**Material for this task:**
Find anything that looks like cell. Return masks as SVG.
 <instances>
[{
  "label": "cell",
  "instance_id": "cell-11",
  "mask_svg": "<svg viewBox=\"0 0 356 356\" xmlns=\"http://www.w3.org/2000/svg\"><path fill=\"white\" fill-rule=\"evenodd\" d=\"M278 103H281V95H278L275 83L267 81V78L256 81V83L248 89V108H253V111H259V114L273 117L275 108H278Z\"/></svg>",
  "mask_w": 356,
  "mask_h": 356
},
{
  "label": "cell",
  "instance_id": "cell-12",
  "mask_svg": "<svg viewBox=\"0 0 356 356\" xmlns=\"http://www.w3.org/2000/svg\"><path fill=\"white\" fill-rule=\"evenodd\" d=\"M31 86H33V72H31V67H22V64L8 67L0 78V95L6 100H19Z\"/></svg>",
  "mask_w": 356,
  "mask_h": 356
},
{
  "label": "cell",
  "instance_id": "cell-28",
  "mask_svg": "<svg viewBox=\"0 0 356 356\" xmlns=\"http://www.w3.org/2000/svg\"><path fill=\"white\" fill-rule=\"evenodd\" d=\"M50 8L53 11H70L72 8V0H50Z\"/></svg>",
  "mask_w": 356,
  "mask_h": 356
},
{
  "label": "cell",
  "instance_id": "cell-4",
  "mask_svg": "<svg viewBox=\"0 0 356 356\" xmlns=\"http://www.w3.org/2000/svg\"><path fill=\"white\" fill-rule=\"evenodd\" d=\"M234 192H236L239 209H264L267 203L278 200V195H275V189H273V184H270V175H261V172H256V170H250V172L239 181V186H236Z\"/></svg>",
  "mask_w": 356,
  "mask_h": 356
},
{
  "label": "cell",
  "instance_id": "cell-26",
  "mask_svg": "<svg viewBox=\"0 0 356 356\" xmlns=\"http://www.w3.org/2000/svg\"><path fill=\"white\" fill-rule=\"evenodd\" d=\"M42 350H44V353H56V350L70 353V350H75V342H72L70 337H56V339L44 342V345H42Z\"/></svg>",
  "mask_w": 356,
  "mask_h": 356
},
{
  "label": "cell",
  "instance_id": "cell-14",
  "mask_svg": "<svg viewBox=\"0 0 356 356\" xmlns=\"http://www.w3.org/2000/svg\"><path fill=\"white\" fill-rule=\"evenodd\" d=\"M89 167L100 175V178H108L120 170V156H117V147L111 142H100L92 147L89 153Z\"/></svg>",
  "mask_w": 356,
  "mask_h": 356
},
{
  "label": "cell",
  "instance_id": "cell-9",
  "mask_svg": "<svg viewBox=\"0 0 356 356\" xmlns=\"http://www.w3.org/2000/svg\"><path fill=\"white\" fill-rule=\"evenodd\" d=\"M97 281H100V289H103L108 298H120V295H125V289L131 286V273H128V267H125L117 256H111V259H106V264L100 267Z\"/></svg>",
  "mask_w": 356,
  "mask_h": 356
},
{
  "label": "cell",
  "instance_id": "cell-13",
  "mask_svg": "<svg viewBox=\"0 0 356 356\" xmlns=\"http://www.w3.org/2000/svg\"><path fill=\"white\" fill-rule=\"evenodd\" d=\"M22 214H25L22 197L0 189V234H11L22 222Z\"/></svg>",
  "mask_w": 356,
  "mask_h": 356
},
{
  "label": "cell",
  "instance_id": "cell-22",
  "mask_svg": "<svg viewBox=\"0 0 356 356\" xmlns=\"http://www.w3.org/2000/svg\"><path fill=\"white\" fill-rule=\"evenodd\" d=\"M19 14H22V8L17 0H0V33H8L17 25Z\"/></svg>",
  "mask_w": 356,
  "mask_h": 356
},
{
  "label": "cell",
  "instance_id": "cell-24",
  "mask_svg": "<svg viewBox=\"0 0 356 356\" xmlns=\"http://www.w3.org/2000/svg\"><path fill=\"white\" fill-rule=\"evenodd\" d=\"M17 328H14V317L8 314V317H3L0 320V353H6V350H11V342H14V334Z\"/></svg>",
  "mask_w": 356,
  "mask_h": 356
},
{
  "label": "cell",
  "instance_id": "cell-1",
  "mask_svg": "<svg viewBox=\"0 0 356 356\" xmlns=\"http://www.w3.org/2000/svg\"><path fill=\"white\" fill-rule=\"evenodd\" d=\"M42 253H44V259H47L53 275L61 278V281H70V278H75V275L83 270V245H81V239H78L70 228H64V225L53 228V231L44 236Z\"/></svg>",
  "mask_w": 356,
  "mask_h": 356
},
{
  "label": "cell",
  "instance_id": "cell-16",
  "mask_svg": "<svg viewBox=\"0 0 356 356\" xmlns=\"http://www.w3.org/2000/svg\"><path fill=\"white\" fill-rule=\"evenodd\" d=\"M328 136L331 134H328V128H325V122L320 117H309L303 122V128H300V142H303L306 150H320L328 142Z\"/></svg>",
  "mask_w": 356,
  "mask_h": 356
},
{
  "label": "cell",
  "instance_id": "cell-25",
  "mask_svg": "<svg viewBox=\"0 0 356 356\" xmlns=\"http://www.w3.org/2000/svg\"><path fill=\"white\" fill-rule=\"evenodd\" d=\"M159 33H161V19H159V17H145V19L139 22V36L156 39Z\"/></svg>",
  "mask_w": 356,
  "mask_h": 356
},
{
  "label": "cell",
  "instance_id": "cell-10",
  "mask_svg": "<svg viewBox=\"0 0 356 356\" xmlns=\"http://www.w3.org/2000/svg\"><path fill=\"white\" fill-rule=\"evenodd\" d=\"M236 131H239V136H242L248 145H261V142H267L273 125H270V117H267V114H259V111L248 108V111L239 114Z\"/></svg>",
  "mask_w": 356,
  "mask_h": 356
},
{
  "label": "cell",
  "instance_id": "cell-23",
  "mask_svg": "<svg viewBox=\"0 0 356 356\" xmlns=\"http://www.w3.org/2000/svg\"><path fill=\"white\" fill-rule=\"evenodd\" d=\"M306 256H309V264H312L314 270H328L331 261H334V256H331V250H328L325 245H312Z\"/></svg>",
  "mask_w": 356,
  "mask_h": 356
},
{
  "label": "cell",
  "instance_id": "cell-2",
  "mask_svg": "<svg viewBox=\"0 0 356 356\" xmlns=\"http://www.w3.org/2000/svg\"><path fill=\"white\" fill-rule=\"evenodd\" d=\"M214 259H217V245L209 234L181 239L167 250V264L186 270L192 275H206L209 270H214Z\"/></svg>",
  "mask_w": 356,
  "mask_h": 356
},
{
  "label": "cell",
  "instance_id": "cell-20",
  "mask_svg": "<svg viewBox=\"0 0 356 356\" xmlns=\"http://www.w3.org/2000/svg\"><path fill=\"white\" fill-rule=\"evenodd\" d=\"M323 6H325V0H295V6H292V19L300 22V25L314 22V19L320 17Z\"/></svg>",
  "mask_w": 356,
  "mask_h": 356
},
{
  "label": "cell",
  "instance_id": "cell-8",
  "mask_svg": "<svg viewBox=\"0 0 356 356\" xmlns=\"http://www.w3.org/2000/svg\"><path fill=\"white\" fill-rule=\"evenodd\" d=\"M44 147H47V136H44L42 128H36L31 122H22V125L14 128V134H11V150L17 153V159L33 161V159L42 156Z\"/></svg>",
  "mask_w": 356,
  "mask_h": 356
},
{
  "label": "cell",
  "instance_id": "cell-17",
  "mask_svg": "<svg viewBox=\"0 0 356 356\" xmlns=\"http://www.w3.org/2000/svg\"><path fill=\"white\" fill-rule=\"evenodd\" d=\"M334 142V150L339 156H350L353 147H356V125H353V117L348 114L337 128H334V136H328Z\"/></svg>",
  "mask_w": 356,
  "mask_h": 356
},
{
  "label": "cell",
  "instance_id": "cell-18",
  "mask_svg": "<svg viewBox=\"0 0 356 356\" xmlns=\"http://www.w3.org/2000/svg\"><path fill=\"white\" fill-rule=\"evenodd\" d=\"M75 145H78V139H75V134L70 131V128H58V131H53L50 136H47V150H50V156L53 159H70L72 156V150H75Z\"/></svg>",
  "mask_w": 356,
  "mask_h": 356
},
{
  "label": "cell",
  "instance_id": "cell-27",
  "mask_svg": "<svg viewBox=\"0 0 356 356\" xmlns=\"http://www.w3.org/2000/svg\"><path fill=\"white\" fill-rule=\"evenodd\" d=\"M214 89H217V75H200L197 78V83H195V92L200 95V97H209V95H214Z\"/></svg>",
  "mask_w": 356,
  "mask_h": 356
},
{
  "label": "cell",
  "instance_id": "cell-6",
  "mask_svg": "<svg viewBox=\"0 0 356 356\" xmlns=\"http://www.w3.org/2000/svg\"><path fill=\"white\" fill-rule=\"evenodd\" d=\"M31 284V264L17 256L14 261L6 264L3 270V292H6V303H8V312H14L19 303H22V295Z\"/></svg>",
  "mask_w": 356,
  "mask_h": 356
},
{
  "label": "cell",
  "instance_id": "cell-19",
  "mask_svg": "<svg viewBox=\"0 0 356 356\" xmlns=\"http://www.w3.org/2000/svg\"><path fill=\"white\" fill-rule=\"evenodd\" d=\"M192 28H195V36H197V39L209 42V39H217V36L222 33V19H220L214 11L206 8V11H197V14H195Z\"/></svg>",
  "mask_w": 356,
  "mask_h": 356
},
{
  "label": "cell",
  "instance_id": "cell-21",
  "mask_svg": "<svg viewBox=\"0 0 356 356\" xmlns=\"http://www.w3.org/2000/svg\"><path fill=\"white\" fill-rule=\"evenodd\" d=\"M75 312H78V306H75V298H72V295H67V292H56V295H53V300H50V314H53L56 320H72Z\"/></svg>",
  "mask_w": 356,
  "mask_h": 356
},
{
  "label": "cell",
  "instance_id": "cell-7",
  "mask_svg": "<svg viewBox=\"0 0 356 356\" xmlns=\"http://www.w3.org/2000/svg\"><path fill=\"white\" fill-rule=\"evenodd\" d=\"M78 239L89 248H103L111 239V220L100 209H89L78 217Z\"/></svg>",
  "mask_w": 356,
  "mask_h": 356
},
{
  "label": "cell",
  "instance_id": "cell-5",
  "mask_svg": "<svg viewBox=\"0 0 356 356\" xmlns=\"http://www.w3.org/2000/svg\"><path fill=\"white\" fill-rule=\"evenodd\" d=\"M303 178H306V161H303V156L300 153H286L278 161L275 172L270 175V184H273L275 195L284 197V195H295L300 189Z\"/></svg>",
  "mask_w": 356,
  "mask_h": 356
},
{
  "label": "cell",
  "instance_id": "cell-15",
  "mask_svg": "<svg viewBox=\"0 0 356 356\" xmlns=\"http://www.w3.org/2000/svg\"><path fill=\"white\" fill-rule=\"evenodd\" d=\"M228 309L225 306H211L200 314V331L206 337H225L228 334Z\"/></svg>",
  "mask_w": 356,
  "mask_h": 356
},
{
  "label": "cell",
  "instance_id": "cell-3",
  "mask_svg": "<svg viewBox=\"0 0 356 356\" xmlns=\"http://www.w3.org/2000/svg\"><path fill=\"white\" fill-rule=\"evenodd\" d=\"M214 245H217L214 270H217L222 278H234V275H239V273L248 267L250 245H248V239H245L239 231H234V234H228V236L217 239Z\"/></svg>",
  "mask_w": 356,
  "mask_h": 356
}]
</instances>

**The request:**
Rewrite the records from their first line through the line containing "86H33V72H31V67H22V64L8 67L0 78V95L6" as a numbered list, including both of those lines and omitting any blank lines.

**Answer to this task:**
1. Find anything that looks like cell. Return masks as SVG.
2.  <instances>
3. [{
4.   "label": "cell",
5.   "instance_id": "cell-11",
6.   "mask_svg": "<svg viewBox=\"0 0 356 356\" xmlns=\"http://www.w3.org/2000/svg\"><path fill=\"white\" fill-rule=\"evenodd\" d=\"M278 103H281V95H278L275 83L267 81V78L256 81V83L248 89V108H253V111H259V114L273 117L275 108H278Z\"/></svg>",
7.   "mask_w": 356,
8.   "mask_h": 356
9. },
10. {
11.   "label": "cell",
12.   "instance_id": "cell-12",
13.   "mask_svg": "<svg viewBox=\"0 0 356 356\" xmlns=\"http://www.w3.org/2000/svg\"><path fill=\"white\" fill-rule=\"evenodd\" d=\"M31 86H33V72H31V67H22V64L8 67L0 78V95L6 100H19Z\"/></svg>",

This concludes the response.